------ SOURCE DATA
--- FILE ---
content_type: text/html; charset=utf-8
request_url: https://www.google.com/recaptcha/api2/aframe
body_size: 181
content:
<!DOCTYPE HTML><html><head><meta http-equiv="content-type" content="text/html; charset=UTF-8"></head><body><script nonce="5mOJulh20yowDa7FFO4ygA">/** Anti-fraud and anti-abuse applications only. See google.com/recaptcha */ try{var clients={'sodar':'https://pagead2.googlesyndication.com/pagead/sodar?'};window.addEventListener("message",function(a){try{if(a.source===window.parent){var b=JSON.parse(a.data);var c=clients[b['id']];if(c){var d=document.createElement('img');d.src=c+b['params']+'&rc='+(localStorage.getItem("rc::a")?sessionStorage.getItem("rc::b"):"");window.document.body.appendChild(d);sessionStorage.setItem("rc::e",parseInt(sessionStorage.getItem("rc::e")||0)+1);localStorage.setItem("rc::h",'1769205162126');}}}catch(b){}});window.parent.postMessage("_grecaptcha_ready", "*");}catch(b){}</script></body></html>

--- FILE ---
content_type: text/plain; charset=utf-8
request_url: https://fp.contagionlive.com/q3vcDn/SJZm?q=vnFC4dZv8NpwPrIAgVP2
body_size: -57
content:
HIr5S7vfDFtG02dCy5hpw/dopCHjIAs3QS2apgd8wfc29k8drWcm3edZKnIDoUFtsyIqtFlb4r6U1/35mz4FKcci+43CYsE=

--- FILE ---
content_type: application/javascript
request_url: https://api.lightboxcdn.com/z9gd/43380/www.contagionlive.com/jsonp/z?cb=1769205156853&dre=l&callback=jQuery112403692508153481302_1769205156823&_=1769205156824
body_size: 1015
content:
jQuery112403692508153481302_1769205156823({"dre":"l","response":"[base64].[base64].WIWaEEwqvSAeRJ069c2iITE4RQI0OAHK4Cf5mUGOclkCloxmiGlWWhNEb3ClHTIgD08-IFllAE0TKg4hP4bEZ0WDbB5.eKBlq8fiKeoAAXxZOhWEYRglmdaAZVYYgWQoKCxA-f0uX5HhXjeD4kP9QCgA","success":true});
------------
--- GOAL OF THE EXERCISE ---
Lines with the word "charset": how many appear in the data? State only the number.

--- OUTPUT OF THE TASK ---
3